CRIBL-5893 On four Sources, the final split character between the input_id and the appended content type has been changed from : to - . The affected Sources are: Prometheus Scraper, Office 365 Services, Office 365 Activity, and Office 365 Message Trace.

This change corrects file read error messages when opening Job Inspector logs, where the : conflicted with the reserved : concatenation character in the preceding <inputType>:<inputId>.

However, if your Route or Pipeline expressions evaluated on the : separator (e.g.: __inputId==office365_mgmt:client1:SharePoint_Activity), you will need to update these expressions accordingly (in this example, to:
__inputId==__inputId==office365_mgmt:client1-SharePoint_Activity). Generically, the format change is from <inputType>:<inputId>:<contentType> to inputType>:<inputId>-<contentType>.


This release includes the following fixes:

Security, Authentication, and Git Integration Fixes

CRIBL-6142 Worker Groups' TLS > Certificate Name drop-down no longer shows Leaders' certificates.

CRIBL-4790 TLS Settings now expose the API Server's CA certificate. This can be sent to clients to validate self-signed certificates.

CRIBL-6134 With Git > Collapse Actions enabled, the Commit & Push option now works correctly.

Source, Collector, and Destination Fixes

CRIBL-5335 All HTTP Sources now provide a configurable Activity log sample rate setting to reduce noise on internal logs, by suppressing info events that track request activity.

CRIBL-4784 Corrected S3 Source's Total VisibilityTimeout errors on SQS queues.

CRIBL-6086 The Google Pub/Sub Source now authenticates correctly over HTTPS when proxy variables are set.

CRIBL-6075 The Office 365 Services, Activity, and Message Trace Sources now correctly close TCP connections when jobs terminate.

CRIBL-5935 On Splunk Load Balanced Destinations, corrected a race condition that threw an error when Worker Processes started up during Splunk indexer discovery.

CRIBL-5937 Improved the Azure Blob Storage Destination's logging to prevent (or debug) files' filling up disk space.
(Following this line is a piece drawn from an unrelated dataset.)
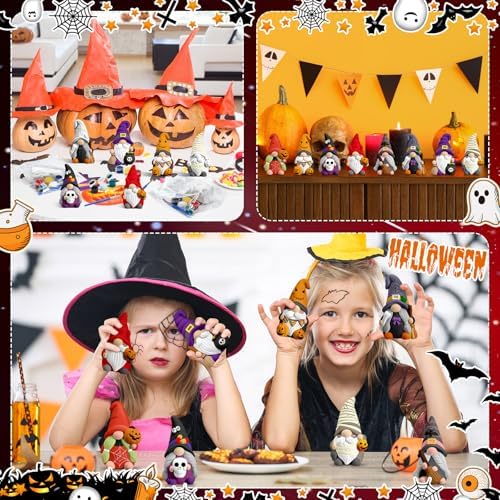 PullCrease 8 Pcs Halloween Gnome Ceramics to Paint Crafts Kit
CRIBL-5725 Deleting a Destination now deletes any Notifications that the Destination generated.

Pipelines Fixes

CRIBL-6124 Corrected the Aggregations Function's data loss in pre-processing Pipelines.

CRIBL-6213 A deleted Pipeline's name can now be reused on a new Pipeline without errors.

Packs Fixes

CRIBL-6245 The Packs page now loads correctly on single-instance deployments.
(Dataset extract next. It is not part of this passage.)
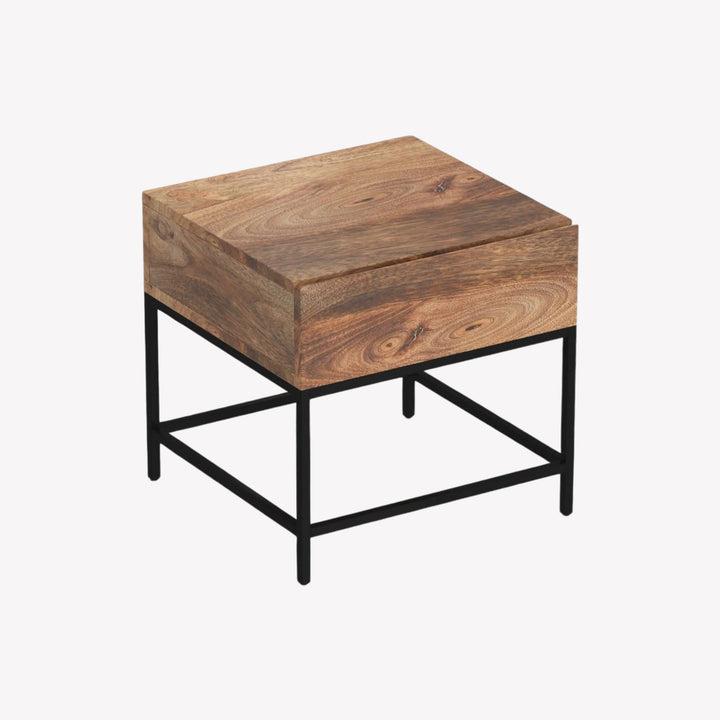 Hazel Accent Table With Storage Drawer - Natural Burnt/ Black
CRIBL-5537 Importing a Pack containing custom functions now displays a security warning and confirmation challenge.

Monitoring, Logging, and Preview Fixes

CRIBL-6166 Modifying Collectors' Preview > Capture settings no longer breaks capture behavior elsewhere.
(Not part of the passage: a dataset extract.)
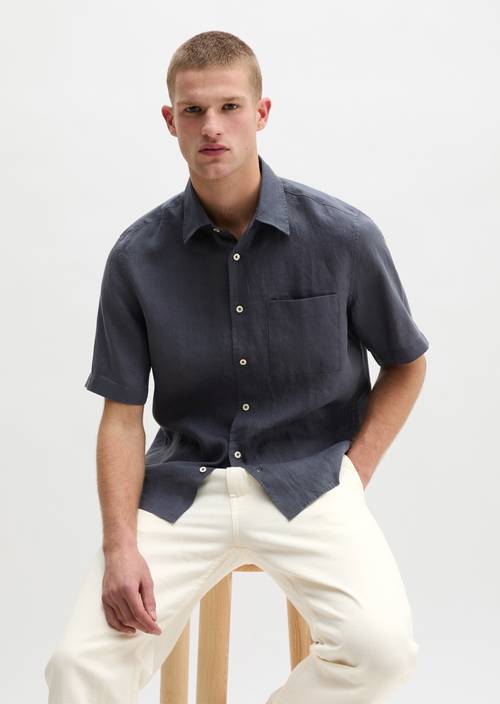 Chemise à manches courtes regular Faded Blue en vue de face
CRIBL-6126 Capture filenames now include timestamps to prevent filename reuse.

CRIBL-6210 Routes context menu's Capture option now works correctly on Worker Nodes.

CRIBL-6212 Corrected Data Flow visualizations' details.

Other UX/UI Fixes

CRIBL-6247 On Routes actively receiving data, corrected spurious "Unreachable" warning.

CRIBL-6196 The Workers page now displays a vertical scroll bar.

CRIBL-6092 Corrected the Groups tab's delay before displaying the default Worker Group.

Documentation Fixes

CRIBL-6174, CRIBL-6152 Documented new C.Net.isIpV4AllInterfaces(), C.Net.isIpV6AllInterfaces(), and C.Crypto.Hmac() internal methods.

CRIBL-5136 The Publish Metrics Function doc now describes metric types.

CRIBL-6259 Corrected the Health API's generated docs.

The Cribl.Cloud Deployment docs now cover Organization selection and management.